Mobile phones change how we learn about tragedy and honor the victim

Mobile phones change how we learn about tragedy and honor the victim

ORLANDO, FL (RNN) - "Mommy I love you," the text reads. Another says, "I'm about to die."

Eddie Justice, 30, texted his mother from the Pulse nightclub as a gunman entered and began killing people. Mina Justice called the police and continued texting with him as he relayed the details of his last few moments - that the gunman was in the room where he fled from the gunfire.

Details of the victims' final moments emerged from their communications. Amanda Alvear's friend posted her SnapChat videos from inside the club, with flashing lights and the loud staccato of gunfire.

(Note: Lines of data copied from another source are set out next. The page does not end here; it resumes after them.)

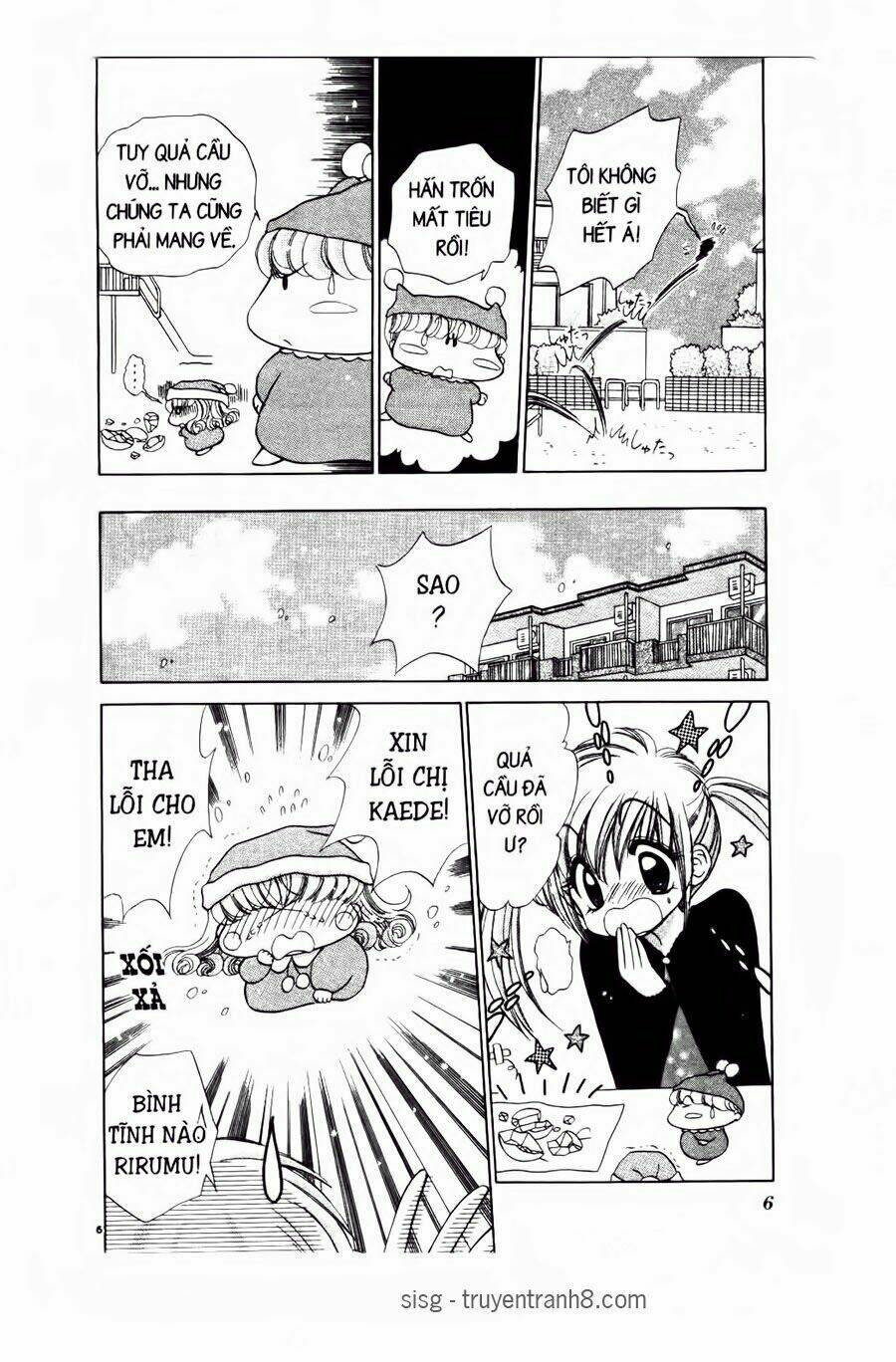 Chiếc Ly Kỳ Diệu: Chapter 7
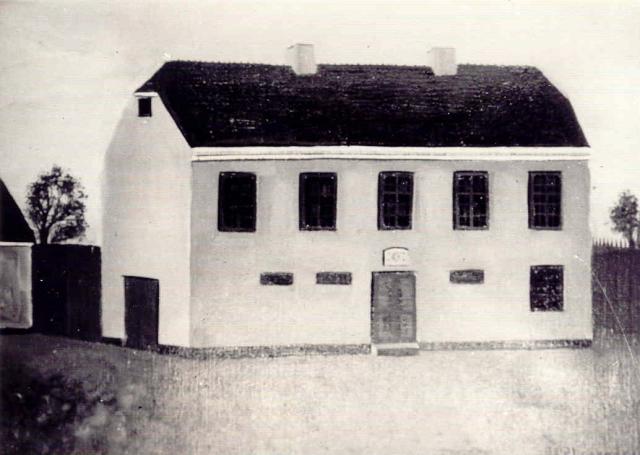 Lindeallé - Det gl. rådhus - ca. 1890 (B90065)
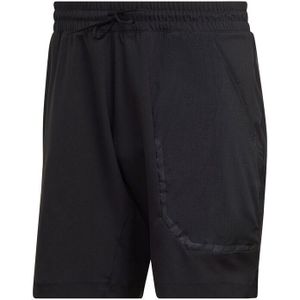 adidas US Series 2in1 Shorts Herren in schwarz, Größe: S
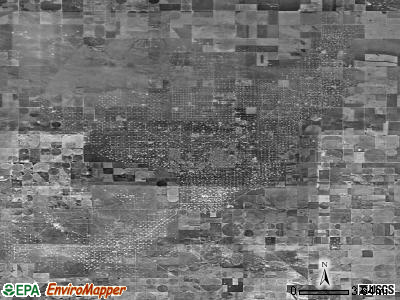 Zip code 79323 satellite photo by USGS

The last video is Alvear, 25, looking into the phone saying "someone is shooting," but she's barely heard above the shots.

Smartphones and social media have made society more connected - they change how people check up on each other and how information is shared. Police and news outlets use the websites and apps to piece together unfolding situations. Many read the news of the terror attack on their portable devices. Facebook and Google created ways for people to let their loved ones know they were safe.

First responders at the horrific scene had to ignore the constant chirping noise of victim's phones as loved ones frantically called and texted repeatedly, hoping someone would answer.

Pulse, a club where members of the LGBT community could come together, posted on their Facebook page when the shooting started for everyone to get out and "keep running."

In the past, loved ones held on to letters, yearbooks and photographs. These days, mementos are kept on the computer carried in the palm of your hand and can be shared with the world in a moment.

Many changed their profile photographs to support Orlando, shared a hashtag and GoFundMe websites were set up to help the victims.

As fast as the news of hate spread, the reaction of love was just as swift.